Teams set up tents surrounding a track lined with luminaries in honor of those still fighting or who have passed on from the disease. The theme this year was western, with signs urging others to “Give cancer the boot” and sending messages such as “Cancer can’t break our spirit.”
There were dunking booths, bake sales, raffles, lemonade stands and more as each team tried to raise even more money. There was even a horse named Millie munching hay at one camp.
The event was kicked off with a “Survivor’s Lap,” where cancer survivor made the round of honor before the relay began. A cookout for cancer survivors and caregivers followed inside the Kiwanis community building as the event continued outside.
Wiggins, who suffers from Barrett’s esophagus (a type of cancer) and also had skin cancer, held a silent auction and a hot dog sale at her workplace (Georgia Sothern University College of Education /Teaching and Learning), and raised the rest online, she said.
Barrett’s esophagus is related to acid reflux, and hers was a bad case, Wiggins said. “They had to put my esophagus back into my stomach, it was so bad.” Her team’s booth offered boot cookies, beer bread, cake slices and more as they worked to raise even more money for a cancer cure.
One team, the Citizens of Georgia Power, sold boiled peanuts, drinks and other goodies for the cause. “We also are having a Kiss a Pig contest at work,” said Amy Anderson, a Georgia Power employee. The team formed to support a coworker who is a survivor of breast cancer, Victoria Moore.”
There were local mascots, dogs on leashes, GSU athletes and cheerleaders, and even beauty queens at the event. Tiny Hadlee Chea Fields, Miss Bulloch County Queen of Hope, at 19 months old, sported a purple tutu along with her crown.
“She raised $855 in honor of her nana, Glenda Gail Walden,” who lost the battle against breast cancer, said her mother, Jamie Lee Fields.
Inside at the cookout, people wearing “survivor” shirts enjoyed a chicken dinner provided by volunteers. As they awaited dinner, Charlene Mann recalled her bout with cancer.
Her husband had a rare sinus cancer, ad died from the disease, Six months later, Mann learned she had breast cancer.
Alone, with a 10-year-old child to raise, she was frightened and overwhelmed. But support from others including Relay for Life helped her get through it. “They are my family,” she said. “I love Relay. It makes me feel like someone is giving us something to look forward to. It is rewarding to me and people really care.”
Carol Sheehy, who was diagnosed with breast cancer five years ago, “two months after I retired,” agreed.

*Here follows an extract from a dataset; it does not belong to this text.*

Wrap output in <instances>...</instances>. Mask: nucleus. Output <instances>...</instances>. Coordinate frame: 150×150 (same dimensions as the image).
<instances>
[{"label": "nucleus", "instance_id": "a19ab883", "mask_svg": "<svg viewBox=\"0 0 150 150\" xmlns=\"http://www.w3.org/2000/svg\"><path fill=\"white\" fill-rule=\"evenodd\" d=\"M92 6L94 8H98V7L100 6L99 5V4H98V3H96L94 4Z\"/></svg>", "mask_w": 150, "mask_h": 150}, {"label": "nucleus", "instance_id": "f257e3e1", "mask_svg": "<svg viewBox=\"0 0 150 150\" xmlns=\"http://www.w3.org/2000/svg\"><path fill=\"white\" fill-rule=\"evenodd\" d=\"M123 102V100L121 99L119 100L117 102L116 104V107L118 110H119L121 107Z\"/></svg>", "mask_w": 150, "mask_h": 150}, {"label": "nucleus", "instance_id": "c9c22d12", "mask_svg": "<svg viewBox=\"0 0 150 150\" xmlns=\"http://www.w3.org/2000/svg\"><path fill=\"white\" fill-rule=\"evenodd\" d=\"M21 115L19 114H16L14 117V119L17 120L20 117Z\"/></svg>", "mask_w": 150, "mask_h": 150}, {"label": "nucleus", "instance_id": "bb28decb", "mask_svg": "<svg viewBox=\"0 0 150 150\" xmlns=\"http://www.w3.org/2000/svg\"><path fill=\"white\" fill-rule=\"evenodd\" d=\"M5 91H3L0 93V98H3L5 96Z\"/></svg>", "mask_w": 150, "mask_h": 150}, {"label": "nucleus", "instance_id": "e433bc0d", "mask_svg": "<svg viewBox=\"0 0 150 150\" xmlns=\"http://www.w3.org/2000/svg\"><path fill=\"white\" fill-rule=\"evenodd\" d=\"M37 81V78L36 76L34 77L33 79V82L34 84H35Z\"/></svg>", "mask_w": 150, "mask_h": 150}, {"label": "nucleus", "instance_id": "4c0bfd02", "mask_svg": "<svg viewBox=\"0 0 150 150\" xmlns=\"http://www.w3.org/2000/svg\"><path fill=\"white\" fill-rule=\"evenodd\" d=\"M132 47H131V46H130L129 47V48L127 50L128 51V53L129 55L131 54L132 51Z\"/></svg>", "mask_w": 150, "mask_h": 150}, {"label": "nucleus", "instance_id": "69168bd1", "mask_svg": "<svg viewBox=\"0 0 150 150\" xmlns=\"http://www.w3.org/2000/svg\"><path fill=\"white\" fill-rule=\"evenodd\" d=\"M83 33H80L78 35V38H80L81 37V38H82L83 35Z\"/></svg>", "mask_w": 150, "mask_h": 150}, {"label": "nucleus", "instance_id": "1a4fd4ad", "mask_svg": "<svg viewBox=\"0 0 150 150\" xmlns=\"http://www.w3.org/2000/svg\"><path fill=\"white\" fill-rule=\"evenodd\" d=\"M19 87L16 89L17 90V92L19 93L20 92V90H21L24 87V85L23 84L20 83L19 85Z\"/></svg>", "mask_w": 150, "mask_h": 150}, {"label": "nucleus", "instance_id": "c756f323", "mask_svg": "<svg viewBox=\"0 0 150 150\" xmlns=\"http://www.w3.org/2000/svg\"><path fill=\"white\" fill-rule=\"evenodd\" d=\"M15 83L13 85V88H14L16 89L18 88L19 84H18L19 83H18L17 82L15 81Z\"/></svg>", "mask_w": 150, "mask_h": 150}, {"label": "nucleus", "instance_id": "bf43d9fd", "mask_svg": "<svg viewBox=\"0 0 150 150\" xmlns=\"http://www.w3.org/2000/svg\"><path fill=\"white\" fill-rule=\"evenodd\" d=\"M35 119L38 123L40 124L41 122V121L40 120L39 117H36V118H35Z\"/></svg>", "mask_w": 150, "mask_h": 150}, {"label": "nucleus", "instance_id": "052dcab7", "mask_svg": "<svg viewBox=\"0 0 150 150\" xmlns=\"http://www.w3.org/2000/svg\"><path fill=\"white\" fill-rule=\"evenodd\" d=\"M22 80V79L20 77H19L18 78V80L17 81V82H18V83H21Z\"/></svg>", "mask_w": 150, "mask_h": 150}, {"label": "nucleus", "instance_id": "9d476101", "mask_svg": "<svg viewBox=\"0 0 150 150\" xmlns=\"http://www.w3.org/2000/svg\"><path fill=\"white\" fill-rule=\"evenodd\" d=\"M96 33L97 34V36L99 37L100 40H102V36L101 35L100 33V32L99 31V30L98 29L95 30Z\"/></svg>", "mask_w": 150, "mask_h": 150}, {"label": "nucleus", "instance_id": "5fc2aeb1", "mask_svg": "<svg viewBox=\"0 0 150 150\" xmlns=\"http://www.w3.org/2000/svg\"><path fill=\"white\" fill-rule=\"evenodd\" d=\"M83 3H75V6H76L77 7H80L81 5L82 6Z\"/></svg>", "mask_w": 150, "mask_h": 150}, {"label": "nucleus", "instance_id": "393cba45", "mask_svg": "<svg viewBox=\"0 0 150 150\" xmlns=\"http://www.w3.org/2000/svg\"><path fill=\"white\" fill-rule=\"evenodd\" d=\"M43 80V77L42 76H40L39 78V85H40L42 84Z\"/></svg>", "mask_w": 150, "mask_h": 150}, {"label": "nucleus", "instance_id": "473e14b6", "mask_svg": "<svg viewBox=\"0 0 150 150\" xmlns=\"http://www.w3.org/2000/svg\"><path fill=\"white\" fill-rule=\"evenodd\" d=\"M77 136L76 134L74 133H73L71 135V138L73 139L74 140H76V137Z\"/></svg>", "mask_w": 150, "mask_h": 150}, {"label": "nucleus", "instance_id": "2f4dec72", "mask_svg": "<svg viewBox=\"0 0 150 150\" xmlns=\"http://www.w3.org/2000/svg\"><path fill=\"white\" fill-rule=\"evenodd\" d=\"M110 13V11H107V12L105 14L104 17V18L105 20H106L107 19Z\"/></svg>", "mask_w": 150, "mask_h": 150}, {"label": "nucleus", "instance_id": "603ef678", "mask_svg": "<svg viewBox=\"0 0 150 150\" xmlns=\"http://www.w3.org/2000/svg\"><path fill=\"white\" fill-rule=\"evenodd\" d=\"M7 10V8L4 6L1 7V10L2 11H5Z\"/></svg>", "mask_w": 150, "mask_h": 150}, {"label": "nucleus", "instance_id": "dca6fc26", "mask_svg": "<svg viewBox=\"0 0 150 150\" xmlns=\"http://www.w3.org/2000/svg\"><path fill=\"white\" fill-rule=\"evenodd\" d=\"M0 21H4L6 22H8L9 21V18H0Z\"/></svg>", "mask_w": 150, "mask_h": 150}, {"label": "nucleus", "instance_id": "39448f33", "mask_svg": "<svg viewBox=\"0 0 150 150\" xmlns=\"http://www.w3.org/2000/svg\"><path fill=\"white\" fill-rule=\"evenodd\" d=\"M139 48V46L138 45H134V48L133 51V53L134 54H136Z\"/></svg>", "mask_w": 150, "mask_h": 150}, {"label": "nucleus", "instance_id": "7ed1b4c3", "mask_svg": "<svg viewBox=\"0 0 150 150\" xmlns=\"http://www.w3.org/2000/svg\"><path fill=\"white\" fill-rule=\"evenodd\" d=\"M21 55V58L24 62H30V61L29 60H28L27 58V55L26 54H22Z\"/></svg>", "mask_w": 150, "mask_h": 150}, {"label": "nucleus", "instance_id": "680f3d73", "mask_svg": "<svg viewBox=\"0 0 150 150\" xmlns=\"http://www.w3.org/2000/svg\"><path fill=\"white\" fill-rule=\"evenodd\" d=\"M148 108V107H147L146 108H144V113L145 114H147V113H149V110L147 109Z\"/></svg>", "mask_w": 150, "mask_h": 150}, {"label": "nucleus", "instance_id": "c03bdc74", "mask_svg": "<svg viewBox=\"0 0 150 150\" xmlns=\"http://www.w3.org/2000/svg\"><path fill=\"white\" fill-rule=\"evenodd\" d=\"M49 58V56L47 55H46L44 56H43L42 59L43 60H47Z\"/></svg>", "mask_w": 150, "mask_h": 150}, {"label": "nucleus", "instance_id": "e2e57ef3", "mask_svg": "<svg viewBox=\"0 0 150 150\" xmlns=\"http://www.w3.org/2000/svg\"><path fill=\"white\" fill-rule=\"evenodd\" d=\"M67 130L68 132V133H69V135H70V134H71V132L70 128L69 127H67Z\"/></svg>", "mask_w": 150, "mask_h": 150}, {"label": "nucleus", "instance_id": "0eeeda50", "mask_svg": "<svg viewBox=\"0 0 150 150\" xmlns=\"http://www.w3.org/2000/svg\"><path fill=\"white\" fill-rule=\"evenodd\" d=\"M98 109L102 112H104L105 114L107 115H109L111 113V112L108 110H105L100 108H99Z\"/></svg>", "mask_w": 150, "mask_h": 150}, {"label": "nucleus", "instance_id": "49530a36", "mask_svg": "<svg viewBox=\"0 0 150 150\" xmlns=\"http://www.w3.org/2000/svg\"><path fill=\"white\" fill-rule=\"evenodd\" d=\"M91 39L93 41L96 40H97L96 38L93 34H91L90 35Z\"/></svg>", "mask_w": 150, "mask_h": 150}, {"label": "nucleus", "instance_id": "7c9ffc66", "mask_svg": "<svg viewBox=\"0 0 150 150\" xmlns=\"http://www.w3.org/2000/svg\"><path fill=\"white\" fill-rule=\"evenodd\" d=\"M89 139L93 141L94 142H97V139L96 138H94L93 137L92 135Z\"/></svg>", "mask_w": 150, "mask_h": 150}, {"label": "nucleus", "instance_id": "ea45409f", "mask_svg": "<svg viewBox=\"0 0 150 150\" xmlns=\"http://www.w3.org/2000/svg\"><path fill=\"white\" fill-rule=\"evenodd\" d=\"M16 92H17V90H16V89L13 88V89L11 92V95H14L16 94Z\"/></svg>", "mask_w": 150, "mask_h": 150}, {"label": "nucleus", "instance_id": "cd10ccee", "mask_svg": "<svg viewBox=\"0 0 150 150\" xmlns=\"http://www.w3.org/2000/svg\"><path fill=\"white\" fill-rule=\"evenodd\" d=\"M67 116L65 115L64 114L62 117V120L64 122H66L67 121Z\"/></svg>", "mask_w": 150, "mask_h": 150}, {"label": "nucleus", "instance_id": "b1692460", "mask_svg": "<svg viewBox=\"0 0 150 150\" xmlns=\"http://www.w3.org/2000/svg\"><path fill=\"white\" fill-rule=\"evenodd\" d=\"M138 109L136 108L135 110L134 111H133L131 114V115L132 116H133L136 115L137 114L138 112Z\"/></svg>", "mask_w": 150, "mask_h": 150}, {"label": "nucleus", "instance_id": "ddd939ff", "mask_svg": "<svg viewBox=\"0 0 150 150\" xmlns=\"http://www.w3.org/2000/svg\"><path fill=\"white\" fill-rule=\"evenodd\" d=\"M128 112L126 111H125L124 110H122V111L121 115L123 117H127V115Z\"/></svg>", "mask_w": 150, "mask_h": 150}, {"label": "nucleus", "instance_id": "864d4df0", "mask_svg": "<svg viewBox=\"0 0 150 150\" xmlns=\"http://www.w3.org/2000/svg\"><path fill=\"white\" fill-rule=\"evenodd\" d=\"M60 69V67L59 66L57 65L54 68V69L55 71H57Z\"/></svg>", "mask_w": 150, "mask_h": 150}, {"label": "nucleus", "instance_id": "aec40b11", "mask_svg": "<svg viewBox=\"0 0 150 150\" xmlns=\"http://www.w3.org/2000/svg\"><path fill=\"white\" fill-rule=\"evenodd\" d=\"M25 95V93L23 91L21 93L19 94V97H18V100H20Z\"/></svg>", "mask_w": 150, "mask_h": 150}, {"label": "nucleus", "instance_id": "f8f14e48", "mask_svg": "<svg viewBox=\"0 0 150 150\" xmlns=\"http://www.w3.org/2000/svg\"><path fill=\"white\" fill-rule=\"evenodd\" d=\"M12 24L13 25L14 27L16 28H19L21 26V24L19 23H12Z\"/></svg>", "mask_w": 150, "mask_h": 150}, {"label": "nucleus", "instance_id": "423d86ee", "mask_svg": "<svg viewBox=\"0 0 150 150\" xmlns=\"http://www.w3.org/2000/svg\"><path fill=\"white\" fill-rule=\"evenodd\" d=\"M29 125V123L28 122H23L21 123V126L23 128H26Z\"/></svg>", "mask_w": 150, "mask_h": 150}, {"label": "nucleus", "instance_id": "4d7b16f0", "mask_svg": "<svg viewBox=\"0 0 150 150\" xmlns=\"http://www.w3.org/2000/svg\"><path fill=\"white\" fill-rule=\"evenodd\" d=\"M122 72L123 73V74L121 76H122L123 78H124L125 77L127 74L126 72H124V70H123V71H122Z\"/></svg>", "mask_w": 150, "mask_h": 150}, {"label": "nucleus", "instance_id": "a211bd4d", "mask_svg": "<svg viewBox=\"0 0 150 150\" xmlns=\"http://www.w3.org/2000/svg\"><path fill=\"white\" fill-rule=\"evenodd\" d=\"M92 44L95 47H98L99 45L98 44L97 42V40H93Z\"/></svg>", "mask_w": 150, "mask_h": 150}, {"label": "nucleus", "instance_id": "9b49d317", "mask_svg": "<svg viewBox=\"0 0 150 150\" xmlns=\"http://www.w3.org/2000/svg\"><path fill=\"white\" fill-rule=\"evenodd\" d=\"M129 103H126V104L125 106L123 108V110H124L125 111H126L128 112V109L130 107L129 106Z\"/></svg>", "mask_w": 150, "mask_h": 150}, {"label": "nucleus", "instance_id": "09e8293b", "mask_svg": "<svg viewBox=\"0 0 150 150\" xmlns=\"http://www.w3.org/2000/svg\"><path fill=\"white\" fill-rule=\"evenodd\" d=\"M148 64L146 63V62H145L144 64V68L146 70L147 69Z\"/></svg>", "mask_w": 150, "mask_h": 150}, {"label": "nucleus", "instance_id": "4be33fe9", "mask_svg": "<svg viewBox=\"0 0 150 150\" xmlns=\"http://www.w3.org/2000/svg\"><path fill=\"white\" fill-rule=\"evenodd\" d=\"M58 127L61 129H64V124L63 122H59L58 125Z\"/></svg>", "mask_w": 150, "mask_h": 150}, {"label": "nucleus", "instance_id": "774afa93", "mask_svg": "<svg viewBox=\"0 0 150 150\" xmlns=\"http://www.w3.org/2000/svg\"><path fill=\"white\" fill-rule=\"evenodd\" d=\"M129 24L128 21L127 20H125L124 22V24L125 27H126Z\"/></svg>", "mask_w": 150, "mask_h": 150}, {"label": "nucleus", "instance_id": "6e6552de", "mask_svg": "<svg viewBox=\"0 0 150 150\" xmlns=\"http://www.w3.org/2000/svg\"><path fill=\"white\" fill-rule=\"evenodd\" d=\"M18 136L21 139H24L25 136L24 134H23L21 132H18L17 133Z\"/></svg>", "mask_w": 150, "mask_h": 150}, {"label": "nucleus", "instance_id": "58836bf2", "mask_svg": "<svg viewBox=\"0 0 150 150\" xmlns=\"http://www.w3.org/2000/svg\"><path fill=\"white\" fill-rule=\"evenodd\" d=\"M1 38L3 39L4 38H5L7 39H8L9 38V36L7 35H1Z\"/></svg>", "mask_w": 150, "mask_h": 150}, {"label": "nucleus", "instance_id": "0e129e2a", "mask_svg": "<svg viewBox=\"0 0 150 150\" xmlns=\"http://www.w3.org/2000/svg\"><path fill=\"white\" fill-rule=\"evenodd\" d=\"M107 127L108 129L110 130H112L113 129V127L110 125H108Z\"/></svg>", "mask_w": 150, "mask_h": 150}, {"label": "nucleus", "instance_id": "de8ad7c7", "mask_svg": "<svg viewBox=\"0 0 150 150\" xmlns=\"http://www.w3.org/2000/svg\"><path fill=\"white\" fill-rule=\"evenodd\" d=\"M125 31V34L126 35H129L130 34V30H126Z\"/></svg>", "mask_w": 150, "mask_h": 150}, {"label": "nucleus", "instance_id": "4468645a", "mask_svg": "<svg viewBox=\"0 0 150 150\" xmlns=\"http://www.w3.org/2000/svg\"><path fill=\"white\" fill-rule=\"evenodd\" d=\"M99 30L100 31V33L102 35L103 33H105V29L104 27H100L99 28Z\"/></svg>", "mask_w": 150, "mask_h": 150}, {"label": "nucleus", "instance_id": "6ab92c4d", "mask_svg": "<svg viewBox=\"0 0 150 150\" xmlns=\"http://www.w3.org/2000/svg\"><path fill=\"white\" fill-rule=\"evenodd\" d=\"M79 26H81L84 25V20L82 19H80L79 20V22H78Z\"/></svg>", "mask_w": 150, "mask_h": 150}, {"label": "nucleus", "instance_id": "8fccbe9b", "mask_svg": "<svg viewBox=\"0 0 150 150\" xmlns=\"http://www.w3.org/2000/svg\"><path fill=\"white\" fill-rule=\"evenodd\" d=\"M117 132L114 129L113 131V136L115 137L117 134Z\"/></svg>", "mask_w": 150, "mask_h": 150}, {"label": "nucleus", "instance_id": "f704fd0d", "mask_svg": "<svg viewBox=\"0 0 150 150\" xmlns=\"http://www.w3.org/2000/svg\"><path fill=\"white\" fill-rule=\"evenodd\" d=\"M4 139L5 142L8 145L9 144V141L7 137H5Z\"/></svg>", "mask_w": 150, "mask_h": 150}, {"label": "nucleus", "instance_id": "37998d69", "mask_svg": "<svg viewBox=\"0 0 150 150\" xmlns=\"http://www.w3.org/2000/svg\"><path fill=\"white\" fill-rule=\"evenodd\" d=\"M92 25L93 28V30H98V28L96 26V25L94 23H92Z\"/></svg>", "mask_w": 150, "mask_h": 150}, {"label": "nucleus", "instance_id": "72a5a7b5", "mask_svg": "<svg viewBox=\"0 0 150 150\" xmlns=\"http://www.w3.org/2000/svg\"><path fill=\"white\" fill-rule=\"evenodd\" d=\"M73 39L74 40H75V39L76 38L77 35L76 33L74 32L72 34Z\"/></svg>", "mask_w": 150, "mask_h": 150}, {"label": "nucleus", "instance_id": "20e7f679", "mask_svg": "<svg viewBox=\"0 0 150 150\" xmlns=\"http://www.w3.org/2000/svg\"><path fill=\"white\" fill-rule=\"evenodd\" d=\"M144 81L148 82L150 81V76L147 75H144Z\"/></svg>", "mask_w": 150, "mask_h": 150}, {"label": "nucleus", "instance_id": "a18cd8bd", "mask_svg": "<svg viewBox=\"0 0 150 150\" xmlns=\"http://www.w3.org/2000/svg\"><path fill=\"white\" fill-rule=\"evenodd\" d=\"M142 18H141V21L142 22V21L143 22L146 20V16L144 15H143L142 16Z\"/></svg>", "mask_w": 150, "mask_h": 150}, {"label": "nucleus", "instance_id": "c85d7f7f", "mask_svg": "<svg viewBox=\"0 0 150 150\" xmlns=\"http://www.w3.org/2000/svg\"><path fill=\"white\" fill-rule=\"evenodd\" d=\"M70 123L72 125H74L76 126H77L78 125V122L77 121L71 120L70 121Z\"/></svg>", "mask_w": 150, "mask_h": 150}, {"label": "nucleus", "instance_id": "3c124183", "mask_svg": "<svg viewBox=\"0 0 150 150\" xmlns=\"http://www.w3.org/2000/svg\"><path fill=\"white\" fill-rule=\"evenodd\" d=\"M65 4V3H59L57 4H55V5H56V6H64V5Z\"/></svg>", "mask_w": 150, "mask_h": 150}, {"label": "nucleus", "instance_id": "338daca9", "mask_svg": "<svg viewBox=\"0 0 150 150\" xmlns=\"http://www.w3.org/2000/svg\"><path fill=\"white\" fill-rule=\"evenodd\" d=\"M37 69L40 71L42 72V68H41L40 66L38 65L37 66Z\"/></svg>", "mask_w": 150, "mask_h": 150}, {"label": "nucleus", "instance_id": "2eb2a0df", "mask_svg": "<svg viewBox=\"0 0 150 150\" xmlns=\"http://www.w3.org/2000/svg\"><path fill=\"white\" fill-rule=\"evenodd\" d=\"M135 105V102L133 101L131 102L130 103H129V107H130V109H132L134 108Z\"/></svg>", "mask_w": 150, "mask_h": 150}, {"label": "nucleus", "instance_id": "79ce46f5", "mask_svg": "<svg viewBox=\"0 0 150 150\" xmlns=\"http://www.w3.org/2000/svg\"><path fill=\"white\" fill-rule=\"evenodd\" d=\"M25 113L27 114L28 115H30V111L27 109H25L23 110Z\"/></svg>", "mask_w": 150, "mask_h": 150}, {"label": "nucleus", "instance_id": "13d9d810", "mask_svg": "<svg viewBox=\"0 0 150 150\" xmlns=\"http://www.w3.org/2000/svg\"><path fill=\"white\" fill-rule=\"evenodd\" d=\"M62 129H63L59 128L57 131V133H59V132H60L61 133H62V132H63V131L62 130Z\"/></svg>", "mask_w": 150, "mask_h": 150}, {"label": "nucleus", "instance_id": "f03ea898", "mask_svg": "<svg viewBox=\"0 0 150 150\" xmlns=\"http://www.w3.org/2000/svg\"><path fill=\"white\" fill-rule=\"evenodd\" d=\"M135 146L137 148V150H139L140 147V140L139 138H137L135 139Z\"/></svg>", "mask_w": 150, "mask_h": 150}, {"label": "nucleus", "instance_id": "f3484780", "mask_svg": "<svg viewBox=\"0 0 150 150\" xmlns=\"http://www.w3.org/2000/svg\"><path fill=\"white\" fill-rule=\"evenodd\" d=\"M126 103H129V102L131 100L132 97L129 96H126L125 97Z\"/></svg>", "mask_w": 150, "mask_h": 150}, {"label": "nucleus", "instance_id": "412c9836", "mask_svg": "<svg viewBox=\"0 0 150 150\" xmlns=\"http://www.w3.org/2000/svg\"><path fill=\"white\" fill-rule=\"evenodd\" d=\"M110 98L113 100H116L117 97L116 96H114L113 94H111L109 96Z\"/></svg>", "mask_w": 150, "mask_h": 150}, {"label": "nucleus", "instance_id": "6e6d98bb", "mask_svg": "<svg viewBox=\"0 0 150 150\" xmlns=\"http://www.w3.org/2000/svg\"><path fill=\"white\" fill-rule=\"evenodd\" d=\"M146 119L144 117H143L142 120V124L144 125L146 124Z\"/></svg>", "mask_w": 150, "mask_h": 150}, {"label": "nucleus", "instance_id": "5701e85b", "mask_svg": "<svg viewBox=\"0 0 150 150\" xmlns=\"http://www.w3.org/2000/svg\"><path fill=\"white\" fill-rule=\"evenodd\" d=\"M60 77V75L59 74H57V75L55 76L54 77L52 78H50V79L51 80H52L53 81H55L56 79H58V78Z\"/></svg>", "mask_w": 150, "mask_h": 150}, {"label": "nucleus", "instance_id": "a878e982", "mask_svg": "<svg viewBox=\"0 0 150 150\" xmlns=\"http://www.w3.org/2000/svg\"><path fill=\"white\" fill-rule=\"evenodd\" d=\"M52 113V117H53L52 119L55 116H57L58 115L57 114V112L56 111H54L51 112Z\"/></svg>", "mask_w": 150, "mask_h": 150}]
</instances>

“It (Relay for Life) makes you feel special,” she said. “Everybody cares. The survivor dinner (held prior to the Relay for Life event) is really special. “
The event lasted all night long into Saturday morning as participants walked laps around the track to raise money and awareness. Some team members played guitar, other grilled and yet others invited visitors to their camp to play games.
Live entertainment and other announcements and activities kept participants busy and having fun throughout the night.
The amounts raised will be announced at a later date,. Kay Nay, American Cancer Society community manager, said the event raised over $100,000 last year.